I am reminded of two Mabons ago when I was also working on an academic paper – a part of my high school graduation exams. I remember the months filled with anxiety and frustration, the excruciating four or three final weeks on a frenzied run, and finally the day I roughly finished the paper, and the sweet rush I got from it at four o’clock in the morning.

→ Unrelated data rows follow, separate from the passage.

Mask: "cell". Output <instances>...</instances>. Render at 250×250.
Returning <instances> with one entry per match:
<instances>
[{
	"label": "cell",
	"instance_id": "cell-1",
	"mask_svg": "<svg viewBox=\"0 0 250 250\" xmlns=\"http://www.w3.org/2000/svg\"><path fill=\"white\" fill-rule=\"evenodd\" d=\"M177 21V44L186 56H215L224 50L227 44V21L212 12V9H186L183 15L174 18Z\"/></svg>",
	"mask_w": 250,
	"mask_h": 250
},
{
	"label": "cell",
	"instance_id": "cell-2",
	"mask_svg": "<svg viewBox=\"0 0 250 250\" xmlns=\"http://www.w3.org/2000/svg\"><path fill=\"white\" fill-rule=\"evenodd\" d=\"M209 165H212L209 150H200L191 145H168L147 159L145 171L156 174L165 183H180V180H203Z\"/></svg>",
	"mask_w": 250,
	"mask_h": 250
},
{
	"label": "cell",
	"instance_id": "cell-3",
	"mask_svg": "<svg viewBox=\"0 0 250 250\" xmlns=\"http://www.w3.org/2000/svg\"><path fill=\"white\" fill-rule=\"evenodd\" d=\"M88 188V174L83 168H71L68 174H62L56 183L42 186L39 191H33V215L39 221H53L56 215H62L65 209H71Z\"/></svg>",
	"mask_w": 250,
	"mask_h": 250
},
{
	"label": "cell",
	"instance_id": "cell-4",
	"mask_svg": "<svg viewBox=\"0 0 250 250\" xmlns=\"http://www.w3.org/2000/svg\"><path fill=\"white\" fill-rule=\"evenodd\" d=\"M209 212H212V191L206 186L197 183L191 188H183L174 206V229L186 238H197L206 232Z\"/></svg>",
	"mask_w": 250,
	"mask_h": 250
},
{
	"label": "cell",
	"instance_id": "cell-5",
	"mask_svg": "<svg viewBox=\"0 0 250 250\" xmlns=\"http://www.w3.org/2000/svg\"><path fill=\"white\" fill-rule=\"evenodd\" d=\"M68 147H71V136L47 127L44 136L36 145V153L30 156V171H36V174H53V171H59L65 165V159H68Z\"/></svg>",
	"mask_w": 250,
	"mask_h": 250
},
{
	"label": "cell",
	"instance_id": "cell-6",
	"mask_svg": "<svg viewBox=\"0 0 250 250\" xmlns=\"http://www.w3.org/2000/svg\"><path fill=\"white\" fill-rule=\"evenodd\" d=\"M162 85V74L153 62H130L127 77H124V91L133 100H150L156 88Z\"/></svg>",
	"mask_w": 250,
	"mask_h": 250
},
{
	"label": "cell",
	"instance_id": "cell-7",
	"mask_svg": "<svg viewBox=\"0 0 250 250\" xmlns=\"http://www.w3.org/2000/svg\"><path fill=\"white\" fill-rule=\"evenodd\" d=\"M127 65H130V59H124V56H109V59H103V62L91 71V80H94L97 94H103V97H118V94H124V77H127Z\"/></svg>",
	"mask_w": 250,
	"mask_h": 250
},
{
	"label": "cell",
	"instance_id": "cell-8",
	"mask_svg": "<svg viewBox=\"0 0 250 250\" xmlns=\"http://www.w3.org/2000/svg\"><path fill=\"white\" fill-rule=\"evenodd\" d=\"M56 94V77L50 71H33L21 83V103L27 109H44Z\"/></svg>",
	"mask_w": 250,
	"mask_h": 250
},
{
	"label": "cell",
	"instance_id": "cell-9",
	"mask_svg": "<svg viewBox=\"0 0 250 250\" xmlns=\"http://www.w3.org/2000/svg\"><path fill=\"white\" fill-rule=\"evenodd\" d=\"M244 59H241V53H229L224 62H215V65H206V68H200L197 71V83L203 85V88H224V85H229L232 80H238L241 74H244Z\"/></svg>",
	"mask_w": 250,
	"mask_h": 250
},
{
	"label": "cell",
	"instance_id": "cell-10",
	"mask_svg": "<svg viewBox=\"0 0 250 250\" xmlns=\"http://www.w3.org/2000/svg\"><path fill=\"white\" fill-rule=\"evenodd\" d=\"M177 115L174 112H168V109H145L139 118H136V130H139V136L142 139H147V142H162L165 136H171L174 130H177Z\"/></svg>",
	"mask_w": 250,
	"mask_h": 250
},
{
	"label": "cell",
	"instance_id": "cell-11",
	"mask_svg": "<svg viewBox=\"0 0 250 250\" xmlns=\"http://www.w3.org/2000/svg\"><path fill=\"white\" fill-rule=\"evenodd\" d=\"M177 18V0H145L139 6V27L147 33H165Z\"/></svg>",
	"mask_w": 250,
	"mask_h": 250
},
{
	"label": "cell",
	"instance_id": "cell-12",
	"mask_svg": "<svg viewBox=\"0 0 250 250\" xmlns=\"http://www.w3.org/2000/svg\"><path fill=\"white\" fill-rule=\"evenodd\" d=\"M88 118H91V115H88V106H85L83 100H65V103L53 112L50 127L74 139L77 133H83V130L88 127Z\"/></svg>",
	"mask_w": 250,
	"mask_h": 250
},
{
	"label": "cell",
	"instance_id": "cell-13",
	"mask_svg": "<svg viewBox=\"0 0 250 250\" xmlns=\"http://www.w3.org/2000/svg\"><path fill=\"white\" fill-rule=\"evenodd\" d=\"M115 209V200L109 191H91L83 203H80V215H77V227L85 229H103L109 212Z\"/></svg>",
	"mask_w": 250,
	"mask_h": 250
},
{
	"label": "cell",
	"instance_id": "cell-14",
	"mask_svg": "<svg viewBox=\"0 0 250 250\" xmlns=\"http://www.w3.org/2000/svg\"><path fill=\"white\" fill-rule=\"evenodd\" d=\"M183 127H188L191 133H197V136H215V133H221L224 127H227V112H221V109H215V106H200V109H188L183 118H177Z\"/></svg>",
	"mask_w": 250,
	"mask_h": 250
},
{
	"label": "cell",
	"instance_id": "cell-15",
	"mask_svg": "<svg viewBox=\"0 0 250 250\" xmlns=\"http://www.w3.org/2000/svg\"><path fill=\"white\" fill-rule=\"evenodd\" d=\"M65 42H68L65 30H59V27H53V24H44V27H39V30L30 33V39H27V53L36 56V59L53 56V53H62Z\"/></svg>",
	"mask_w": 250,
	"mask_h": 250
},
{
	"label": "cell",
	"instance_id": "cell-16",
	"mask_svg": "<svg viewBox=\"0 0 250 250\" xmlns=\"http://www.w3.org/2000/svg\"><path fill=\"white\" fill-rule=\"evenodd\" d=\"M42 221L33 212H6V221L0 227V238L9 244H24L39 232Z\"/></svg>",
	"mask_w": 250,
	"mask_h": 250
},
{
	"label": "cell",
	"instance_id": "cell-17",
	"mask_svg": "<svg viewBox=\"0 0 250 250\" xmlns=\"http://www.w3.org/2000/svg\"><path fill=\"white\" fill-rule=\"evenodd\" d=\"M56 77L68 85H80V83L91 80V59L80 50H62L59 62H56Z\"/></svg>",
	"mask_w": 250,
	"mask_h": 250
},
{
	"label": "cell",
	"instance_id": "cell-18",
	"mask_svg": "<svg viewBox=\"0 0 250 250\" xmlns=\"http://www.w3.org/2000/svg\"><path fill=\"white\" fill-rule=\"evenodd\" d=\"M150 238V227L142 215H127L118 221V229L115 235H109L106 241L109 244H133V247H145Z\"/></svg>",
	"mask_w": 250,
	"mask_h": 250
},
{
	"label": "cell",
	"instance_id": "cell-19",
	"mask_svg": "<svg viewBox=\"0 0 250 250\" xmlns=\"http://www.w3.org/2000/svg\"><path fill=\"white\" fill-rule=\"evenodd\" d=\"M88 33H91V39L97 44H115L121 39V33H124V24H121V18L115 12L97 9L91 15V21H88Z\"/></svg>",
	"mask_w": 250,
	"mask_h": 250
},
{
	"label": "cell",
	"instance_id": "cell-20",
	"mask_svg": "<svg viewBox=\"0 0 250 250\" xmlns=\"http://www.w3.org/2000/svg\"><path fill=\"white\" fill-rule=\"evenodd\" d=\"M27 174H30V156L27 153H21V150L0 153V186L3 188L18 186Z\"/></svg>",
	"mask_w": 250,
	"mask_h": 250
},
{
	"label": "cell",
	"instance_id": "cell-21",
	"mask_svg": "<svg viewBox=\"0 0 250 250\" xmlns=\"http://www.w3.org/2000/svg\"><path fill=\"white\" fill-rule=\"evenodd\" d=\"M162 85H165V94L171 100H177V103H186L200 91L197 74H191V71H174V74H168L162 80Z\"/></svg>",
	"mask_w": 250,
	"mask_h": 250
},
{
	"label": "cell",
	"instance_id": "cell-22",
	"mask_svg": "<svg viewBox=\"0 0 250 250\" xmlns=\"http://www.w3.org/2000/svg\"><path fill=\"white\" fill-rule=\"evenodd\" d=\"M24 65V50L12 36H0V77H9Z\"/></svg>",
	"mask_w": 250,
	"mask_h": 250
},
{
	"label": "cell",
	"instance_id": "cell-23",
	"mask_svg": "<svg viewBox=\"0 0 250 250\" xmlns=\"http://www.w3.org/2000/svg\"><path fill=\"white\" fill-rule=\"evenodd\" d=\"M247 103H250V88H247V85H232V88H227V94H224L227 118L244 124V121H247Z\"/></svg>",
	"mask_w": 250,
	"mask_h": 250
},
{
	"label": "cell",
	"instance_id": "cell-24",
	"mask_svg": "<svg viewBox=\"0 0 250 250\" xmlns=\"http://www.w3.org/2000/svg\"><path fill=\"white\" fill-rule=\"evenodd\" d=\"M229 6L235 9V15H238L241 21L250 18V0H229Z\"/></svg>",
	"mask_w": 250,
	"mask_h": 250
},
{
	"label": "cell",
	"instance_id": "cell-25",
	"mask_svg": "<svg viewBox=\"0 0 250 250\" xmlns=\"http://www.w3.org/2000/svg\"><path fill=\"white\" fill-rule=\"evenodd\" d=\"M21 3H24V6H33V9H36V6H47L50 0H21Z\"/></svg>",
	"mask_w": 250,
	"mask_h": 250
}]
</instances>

Now I’m writing a paper as a university homework, and I’m hating every process. There’s no creativity here. You are supposed to follow certain steps and basically write 20 pages about what other (important, scholarly) people think about this and that subjects. You can’t even choose your own topic – all students have to “solve” the same case so that it will be easier for the correctors, who get paid lousy 5 euros (or maybe it’s 6) per paper. I thought it was important for lawyers to keep ideas fresh, stay creative and impartial. If you are teaching first-year-students that no one is interested in their opinion and that they should just follow what other (important, scholarly) people wrote about, where will we be in five years? The university isn’t teaching me to think for myself. It’s making me unsure whether I even have an opinion. It’s teaching me that my opinions are practically worthless. It doesn’t give a damn about that, though. Goodness, this whole crazy thing makes me mad. But it’s also making me rebellious, which is like a wake-up call for me to flip the bird to those who think they know what’s the best for me.